Apparently a few hours of sledding with someone daring enough to brave the elements is the cure for feeling trapped in a brutal Minnesota winter. The snow was too sticky to jump over anything so I definitely need to find the wax and overhaul my toboggan before the next opportunity to snap bones. I've only broken two bones sledding, unfortunately they were important bones for someone who spends most of his time building things...my right radius and ulna close to the wrist.
I'm sure I wouldn't have broken anything that day had I remembered fear is there to protect. In my mind, fear was something to overcome as if it were an artificial obstacle that, once removed, would reveal a world of freedom and opportunity. Well, to some extent this is true, but when faced with the scenario I created the only freedom I would experience was around 6 seconds of freedom from gravity. Note to all readers, and I know this from numerous personal experiences, gravity always wins so long as you are on earth!

= = = = =

#### Short problem 1:
In the sledding passage, take the span starting with "Apparently a few" and going on through "to the wrist.", and swap "toboggan" for "sled".
#### Short problem 2:
Extract each line of the entries that contains the string "Among", matching case exactly.
The sledding passage and the entries come from unrelated sources.

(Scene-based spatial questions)

= = = = =

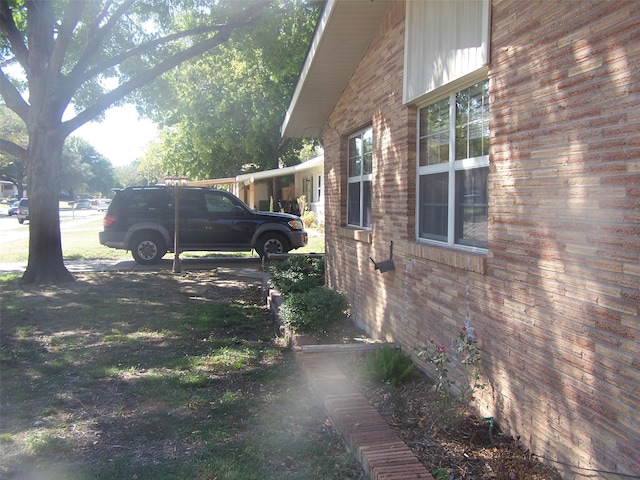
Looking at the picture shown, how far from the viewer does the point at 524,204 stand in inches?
135

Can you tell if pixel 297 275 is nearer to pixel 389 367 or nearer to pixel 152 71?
pixel 389 367

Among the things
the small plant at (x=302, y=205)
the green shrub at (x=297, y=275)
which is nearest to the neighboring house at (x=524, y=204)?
the green shrub at (x=297, y=275)

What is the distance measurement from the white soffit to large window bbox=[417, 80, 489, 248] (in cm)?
153

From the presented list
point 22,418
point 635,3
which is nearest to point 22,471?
point 22,418

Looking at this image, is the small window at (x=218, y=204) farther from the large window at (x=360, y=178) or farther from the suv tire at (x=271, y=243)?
the large window at (x=360, y=178)

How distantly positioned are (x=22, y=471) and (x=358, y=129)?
18.5ft

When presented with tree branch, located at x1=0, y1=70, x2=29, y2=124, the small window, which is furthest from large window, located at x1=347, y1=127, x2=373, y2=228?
tree branch, located at x1=0, y1=70, x2=29, y2=124

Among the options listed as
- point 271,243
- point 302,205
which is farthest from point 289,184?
point 271,243

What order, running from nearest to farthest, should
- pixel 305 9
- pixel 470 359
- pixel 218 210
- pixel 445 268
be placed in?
pixel 470 359 < pixel 445 268 < pixel 305 9 < pixel 218 210

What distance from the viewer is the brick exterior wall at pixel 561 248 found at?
102 inches

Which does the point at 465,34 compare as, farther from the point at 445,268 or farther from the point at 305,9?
the point at 305,9

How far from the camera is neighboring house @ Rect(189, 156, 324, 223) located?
Result: 27562 millimetres

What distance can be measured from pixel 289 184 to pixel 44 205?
2726cm

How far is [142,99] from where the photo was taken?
15.1m
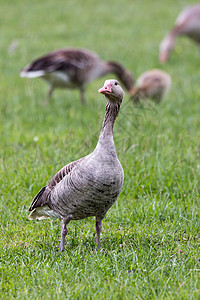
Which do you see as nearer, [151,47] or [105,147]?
[105,147]

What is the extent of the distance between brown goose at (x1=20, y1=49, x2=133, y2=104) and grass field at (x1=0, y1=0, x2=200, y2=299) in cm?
51

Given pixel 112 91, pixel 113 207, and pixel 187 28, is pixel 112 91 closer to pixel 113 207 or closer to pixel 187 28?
pixel 113 207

= = = = =

#### Full answer 1:
Apparently a few hours of sledding with someone daring enough to brave the elements is the cure for feeling trapped in a brutal Minnesota winter. The snow was too sticky to jump over anything so I definitely need to find the wax and overhaul my sled before the next opportunity to snap bones. I've only broken two bones sledding, unfortunately they were important bones for someone who spends most of his time building things...my right radius and ulna close to the wrist.

#### Full answer 2:
Among the things
Among the options listed as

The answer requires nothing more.